TASK REQUIREMENTS:
Write out, without any change, the lines in the material below that run from the line with "order: Artiodactyla" through the line with "common name: domestic cow", both included.
** DATA SECTION follows **
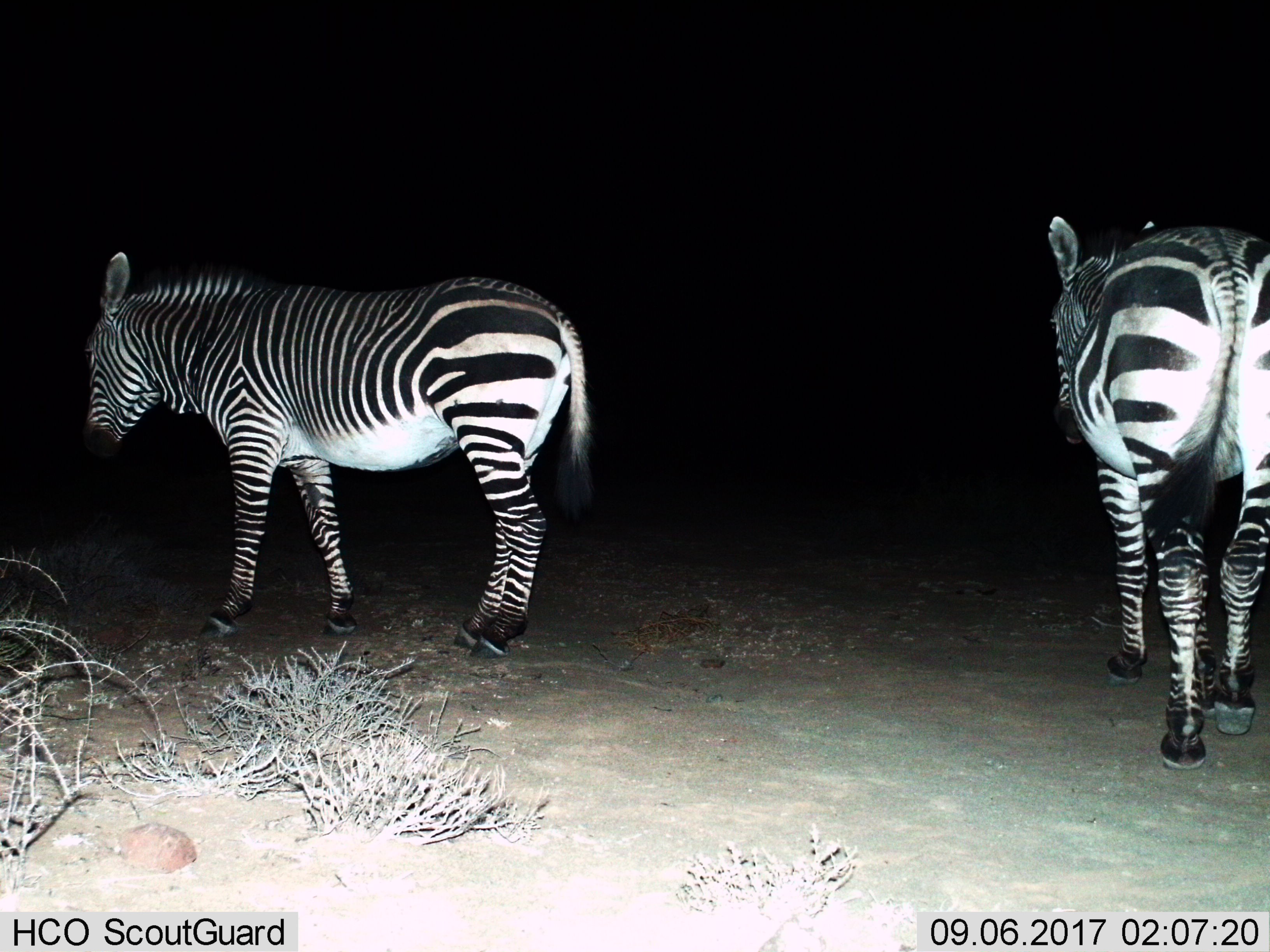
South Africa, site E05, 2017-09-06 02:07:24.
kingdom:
** End of DATA SECTION **
** DATA SECTION follows **
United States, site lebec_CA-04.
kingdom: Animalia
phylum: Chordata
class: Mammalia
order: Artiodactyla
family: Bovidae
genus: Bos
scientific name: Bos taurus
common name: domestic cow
** End of DATA SECTION **
RESPONSE TO THE EXERCISE:
order: Artiodactyla
family: Bovidae
genus: Bos
scientific name: Bos taurus
common name: domestic cow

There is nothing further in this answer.